▸ **Reading text**
○ ○ ○

Astyanax; fish; D-loop; control region; mitochondrial DNA; RAPD

Identification of Astyanax altiparanae (Teleostei, Characidae) in the Iguaçu River, Brazil, based on mitochondrial DNA and RAPD markers

Sônia M.A.P. Prioli^1,2, Alberto J. Prioli^1,2, Horácio F. Júlio Jr.^1,2, Carla S. Pavanelli², Alessandra V. de Oliveira^2,3 , Helaine Carrer⁴, Dirce M. Carraro⁵ and Laudenir M. Prioli2,3

¹Departamento de Biologia Celular e Genética, Universidade Estadual de Maringá, Maringá, PR, Brasil.

2Núcleo de Pesquisas em Limnologia Ictiologia e Aqüicultura (NUPELIA), Universidade Estadual de Maringá, Maringá, PR, Brasil.

3Departamento de Biologia, Universidade Estadual de Maringá, Maringá, PR, Brasil.

4Departamento de Ciências Biológicas, Escola Superior de Agricultura Luiz de Queiroz, Universidade de São Paulo, Piracicaba, SP, Brasil.

5Ludwig Institute for Cancer Research, São Paulo, SP, Brasil.

ABSTRACT

Astyanax fishes are among the most important food-web components of South America rivers. In the Iguaçu River basin, the Astyanax genus is represented mainly by endemic species. For millions of years, that hydrographic basin has been geographically isolated from the Paraná River basin by the Iguaçu Falls. Recently, a species from the Upper Paraná River basin identified as Astyanax bimaculatus was revised and described as a new species named Astyanax altiparanae Garutti & Britski, 2000. Fauna endemism and geographic isolation triggered interest in investigations to evaluate the identification and genetic relatedness among two A. altiparanae populations from the Upper Paraná River basin and the population identified as A. bimaculatus in the Iguaçu River, upstream from the Iguaçu Falls. Mitochondrial DNA sequences and RAPD markers revealed high genetic diversity within each population, as well as low genetic distance, high gene flow, and high mitochondrial DNA similarity among all three populations. In conjunction with morphological similarities, these results demonstrated that the population presently known as Astyanax bimaculatus in the Iguaçu River should actually be stated as Astyanax altiparanae. Furthermore, it could be inferred that the A. altiparanae population is not endemic and most likely it was recently introduced in the Iguaçu River basin, maintaining the ancestral genetic identity.

Key words:Astyanax, fish, D-loop, control region, mitochondrial DNA, RAPD.

○ ○ ○

▸ **Supplied records**

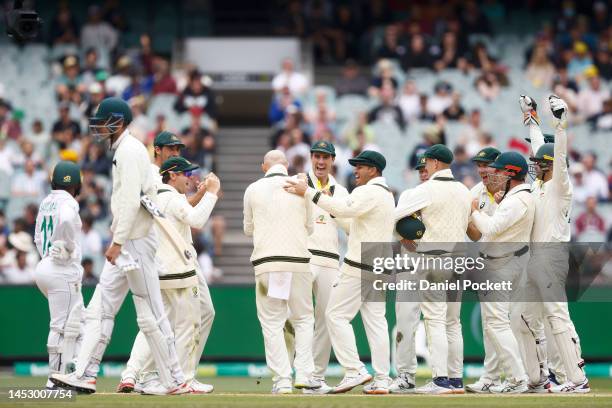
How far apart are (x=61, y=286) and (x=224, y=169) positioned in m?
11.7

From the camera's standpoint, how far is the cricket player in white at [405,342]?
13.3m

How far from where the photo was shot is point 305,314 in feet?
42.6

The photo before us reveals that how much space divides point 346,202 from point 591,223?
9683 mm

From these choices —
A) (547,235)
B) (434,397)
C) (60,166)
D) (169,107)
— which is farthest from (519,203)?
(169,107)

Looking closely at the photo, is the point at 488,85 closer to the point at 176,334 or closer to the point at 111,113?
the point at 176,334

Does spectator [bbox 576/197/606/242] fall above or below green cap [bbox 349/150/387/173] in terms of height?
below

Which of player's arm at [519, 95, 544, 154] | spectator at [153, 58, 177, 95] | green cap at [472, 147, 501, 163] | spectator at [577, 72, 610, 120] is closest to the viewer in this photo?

○ ○ ○

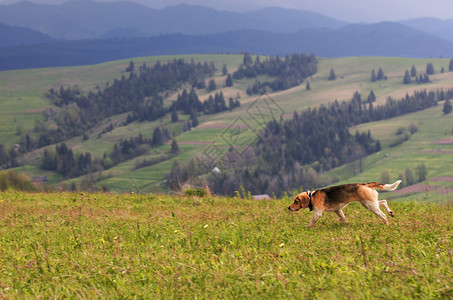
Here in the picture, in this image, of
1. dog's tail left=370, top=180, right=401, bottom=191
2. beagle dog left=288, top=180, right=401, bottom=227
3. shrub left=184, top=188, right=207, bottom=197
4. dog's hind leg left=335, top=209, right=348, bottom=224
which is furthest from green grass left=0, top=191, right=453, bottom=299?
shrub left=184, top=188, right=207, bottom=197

○ ○ ○

▸ **Description of the task**
According to the Astyanax abstract, what has geographically isolated the Iguaçu River basin from the Paraná River basin for millions of years? The lines aren't needed for this work.

▸ **Task result**
The Iguaçu Falls.